Ausgewählter Text:
*-*-*

3 Antworten zu „Die Furcht vor der Freiheit“

  1. Jonas K. Löser

    Die „Furcht vor der Freiheit“ ist, zumindest nach Thomas Hobbes, der Grund warum wir überhaupt in einem Staat leben. Die Idee ist simple, wir fürchten uns im Naturzustand vor unseren Mitmenschen und geben daher unsere Freiheit an einen Souverän ab. Dieser Souverän garantiert den Menschen im Gegenzug Sicherheit. Die fast romantisch anmutende Idee des zoon politikon wurde durch homo homini lupus abgelöst; ganz nach dem Motto: Lieber unfrei als unsicher.

    Bei Sicherheit handelt es sich generell betrachtet um eines unserer elementaren Grundbedürfnisse. Laut Maslow ist das Bedürfnisse nach Sicherheit weitaus bedeutsamer als das Bedürfnisse der freien Selbstverwirklichung. Somit ist auch unter einer sozialpsychologischen Perspektive für den Menschen Sicherheit wichtiger als Freiheit.

    Auch bei der aktuellen Herausforderung Rund um die Corona-Restriktionen scheinen für viele Bürgerinnen und Bürger freiheitliche Grundrechte vernachlässigbar, um Sicherheit zu schaffen.
    Zudem wollen wir Menschen vertrauen und uns bei komplexen Problemen auf andere verlassen. Gerade bei dem Coronavirus sind wir auf andere angewiesen, denen wir vertrauen können. Corona entzieht sich unserer natürlichen Sinne und weil wir das Risiko persönlich nicht (be)greifen können, benötigen wir andere, die uns das Risiko erfahrbar machen. Das ist auch der Grund warum solch eine Zahlenhascherei betrieben wird. Täglich erhalten wir neue Daten, die angeblich die Verbreitung von Corona und damit das Risiko sichtbar machen. Doch uns fehlen die Kenntnisse und das Wissen, wie die Zahlen zu interpretieren und einzuordnen sind. Hier sind ist das Volk unmündig. Auch bei anderen komplexen modernen Herausforderungen mangelt es den Bürgerinnen und Bürgern an einer Risikomündigkeit, um überhaupt die politische Bühne der direkten Mitsprache betreten zu können. Das ist die Idee der repräsentativen Demokratie, das Volk wählt für vier Jahre eine Vertretung die für sie Entscheidungen trifft.

*-*-*

Vorliegende Einträge:
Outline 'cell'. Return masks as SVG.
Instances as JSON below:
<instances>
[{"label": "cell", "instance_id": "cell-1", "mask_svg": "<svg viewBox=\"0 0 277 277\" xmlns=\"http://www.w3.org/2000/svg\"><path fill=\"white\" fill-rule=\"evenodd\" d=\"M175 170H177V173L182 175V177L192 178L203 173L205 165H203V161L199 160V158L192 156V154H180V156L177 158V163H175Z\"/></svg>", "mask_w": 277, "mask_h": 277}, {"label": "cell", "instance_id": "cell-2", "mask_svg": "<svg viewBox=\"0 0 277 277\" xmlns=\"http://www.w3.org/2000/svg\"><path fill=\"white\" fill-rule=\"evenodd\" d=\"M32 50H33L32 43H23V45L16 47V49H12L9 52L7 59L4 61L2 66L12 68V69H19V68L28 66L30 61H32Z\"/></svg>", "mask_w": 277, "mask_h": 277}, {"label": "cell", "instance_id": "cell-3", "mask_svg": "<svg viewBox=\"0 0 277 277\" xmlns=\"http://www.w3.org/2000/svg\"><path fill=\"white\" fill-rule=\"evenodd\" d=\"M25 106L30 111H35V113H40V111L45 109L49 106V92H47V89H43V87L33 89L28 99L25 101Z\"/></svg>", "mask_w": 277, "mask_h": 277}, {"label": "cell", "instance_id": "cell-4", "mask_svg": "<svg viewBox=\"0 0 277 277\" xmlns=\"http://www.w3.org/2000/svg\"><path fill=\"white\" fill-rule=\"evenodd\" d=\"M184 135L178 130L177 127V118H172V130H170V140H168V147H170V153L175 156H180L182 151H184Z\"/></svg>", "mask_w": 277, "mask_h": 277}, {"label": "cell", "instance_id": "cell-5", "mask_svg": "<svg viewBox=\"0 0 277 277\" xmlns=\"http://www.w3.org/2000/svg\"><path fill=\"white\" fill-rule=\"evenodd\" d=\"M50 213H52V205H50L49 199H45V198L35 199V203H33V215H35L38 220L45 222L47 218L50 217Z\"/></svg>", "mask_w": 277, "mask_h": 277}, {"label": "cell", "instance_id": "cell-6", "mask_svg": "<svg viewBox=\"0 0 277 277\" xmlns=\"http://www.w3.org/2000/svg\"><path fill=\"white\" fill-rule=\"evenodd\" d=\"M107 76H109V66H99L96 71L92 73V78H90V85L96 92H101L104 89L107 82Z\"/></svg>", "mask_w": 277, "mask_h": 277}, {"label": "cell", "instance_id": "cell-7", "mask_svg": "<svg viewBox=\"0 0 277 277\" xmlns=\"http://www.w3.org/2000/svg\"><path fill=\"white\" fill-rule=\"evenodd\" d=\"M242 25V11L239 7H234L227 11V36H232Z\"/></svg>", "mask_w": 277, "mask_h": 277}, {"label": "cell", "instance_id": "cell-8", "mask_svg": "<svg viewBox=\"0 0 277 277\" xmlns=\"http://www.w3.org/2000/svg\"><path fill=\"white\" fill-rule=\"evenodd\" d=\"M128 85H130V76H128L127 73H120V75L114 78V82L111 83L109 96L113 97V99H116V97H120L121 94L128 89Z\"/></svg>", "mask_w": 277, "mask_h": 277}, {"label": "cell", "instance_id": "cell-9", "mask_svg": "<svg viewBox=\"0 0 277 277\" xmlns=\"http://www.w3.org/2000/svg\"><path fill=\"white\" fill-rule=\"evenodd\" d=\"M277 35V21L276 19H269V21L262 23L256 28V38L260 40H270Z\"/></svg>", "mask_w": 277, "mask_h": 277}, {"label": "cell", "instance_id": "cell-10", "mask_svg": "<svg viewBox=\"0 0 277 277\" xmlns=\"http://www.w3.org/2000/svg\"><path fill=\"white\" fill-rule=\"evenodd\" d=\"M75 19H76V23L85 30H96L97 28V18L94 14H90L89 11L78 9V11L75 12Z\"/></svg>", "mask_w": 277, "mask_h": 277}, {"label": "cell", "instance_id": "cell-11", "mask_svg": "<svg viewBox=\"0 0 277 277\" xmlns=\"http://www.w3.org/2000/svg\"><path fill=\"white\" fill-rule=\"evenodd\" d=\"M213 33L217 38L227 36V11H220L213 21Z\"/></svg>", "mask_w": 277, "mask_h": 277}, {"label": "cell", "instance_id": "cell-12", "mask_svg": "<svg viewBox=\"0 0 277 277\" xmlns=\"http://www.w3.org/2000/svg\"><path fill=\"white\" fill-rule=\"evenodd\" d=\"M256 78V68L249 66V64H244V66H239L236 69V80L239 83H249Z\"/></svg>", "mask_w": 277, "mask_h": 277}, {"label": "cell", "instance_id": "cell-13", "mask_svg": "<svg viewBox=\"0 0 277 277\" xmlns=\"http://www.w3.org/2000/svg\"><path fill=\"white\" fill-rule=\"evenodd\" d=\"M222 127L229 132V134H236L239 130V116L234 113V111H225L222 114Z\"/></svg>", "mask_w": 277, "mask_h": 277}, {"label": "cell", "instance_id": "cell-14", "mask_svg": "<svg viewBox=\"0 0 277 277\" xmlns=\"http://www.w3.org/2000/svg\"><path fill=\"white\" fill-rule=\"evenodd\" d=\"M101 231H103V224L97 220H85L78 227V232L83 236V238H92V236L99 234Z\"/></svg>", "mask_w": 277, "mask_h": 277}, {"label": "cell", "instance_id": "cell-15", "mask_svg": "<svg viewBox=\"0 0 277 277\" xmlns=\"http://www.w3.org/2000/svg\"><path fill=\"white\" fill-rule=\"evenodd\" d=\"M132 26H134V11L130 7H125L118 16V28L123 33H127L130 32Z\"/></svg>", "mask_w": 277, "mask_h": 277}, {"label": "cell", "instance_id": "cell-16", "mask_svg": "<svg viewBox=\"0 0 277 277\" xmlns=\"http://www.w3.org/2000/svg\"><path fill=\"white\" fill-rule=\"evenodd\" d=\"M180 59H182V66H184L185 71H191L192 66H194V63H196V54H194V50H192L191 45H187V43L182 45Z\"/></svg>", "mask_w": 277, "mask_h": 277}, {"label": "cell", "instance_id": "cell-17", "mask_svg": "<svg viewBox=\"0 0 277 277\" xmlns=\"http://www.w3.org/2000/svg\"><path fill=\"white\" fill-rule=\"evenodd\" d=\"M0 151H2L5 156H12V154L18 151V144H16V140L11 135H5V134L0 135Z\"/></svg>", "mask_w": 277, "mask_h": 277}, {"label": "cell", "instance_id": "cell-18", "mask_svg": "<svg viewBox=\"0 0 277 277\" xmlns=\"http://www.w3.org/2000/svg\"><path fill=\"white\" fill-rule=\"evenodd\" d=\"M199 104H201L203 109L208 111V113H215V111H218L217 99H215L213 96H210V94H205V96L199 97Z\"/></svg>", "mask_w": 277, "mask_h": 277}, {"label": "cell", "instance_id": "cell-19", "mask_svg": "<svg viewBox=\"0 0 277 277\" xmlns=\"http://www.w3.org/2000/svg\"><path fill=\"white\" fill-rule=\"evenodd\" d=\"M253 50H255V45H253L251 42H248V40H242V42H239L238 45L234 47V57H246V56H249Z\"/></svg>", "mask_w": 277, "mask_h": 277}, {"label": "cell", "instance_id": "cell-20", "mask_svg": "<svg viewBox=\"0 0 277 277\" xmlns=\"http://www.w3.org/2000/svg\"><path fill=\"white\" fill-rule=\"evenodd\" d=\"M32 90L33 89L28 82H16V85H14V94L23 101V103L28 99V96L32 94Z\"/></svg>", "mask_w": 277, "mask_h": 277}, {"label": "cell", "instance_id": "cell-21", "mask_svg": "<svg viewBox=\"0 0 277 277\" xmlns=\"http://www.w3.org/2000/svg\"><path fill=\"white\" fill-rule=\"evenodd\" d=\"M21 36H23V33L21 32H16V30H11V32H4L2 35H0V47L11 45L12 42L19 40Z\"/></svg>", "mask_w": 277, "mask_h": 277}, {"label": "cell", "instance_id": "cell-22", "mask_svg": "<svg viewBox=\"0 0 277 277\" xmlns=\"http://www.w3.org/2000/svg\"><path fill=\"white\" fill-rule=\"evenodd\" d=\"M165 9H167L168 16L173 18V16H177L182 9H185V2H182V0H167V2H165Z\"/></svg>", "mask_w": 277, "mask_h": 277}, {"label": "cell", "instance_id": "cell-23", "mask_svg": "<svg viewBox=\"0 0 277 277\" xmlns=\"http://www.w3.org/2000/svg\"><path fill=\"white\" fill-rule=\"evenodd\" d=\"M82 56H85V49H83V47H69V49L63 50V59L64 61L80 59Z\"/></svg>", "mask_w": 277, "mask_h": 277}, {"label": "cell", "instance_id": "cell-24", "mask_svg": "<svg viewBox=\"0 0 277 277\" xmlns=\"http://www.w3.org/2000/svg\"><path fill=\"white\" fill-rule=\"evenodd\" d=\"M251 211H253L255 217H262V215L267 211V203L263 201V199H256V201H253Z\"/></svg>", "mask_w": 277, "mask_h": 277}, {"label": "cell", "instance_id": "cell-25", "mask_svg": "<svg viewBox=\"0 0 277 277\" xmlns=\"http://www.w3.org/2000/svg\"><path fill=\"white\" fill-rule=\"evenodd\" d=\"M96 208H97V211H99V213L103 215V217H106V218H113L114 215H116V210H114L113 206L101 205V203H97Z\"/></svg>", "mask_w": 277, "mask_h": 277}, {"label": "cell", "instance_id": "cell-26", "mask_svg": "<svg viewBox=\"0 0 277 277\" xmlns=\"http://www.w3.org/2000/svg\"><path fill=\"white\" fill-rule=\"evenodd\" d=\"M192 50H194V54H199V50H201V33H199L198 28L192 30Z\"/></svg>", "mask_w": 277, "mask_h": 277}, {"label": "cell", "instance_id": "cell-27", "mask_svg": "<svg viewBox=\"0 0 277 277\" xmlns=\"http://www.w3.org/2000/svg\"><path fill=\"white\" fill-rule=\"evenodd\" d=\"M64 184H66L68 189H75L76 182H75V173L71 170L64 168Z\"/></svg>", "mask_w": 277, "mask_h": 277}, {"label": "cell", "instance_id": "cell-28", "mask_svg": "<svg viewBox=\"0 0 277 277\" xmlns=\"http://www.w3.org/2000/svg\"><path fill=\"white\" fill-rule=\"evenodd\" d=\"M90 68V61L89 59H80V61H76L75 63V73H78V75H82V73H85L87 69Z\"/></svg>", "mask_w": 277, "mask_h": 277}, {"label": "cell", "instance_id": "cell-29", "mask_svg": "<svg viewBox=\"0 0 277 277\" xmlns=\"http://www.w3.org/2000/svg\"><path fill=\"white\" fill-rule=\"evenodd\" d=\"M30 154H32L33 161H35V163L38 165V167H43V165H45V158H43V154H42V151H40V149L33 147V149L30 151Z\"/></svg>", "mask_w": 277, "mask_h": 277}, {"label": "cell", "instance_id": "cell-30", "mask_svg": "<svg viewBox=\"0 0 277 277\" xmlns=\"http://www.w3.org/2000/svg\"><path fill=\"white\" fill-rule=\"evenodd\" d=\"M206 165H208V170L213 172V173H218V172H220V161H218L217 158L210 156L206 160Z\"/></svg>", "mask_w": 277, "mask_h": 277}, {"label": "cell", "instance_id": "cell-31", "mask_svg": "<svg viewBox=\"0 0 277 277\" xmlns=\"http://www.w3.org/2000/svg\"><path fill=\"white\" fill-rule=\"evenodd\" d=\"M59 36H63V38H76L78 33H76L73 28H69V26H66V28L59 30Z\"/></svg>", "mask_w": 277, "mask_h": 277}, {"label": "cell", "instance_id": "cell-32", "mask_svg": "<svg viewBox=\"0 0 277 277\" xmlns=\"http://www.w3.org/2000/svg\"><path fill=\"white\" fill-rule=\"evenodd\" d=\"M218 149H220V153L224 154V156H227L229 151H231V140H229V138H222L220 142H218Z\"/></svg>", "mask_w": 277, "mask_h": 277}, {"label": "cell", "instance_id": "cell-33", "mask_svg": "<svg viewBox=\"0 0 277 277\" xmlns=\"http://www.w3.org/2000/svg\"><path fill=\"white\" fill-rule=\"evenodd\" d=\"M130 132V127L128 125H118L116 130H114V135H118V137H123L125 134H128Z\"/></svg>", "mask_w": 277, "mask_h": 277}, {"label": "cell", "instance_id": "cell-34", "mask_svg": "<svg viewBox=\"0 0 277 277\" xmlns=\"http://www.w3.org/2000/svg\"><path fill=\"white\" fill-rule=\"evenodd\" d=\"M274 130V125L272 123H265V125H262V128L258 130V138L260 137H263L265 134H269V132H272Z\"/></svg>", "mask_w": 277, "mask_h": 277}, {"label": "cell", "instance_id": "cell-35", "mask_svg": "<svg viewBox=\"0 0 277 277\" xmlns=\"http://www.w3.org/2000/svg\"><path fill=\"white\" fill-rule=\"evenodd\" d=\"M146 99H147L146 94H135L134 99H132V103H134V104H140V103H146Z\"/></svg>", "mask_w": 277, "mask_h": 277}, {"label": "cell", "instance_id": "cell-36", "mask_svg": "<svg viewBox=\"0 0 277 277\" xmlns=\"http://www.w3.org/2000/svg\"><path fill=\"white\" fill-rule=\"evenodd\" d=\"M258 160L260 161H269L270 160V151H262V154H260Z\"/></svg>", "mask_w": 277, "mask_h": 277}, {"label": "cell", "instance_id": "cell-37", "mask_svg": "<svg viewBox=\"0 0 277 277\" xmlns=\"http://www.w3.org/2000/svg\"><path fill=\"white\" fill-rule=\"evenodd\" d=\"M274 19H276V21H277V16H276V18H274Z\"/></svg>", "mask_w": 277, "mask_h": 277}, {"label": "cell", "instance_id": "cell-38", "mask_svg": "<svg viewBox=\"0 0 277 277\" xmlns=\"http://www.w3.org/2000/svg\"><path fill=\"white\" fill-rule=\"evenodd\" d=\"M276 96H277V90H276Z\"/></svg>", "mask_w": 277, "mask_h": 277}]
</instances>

*-*-*

Deine Aufgaben:
a. Ändere im Text über die Furcht vor der Freiheit den Abschnitt, der mit „Die „Furcht vor“ beginnt und sich bis einschließlich „unfrei als unsicher.“ erstreckt, indem du „Souverän“ durch „Herrscher“ ersetzt, und gib ihn so wieder.
b. Für wie viele Jahre wählt das Volk laut dem Text über die Furcht vor der Freiheit in der repräsentativen Demokratie eine Vertretung?

Antworten:
a.
Die „Furcht vor der Freiheit“ ist, zumindest nach Thomas Hobbes, der Grund warum wir überhaupt in einem Staat leben. Die Idee ist simple, wir fürchten uns im Naturzustand vor unseren Mitmenschen und geben daher unsere Freiheit an einen Herrscher ab. Dieser Herrscher garantiert den Menschen im Gegenzug Sicherheit. Die fast romantisch anmutende Idee des zoon politikon wurde durch homo homini lupus abgelöst; ganz nach dem Motto: Lieber unfrei als unsicher.

b. Für vier Jahre.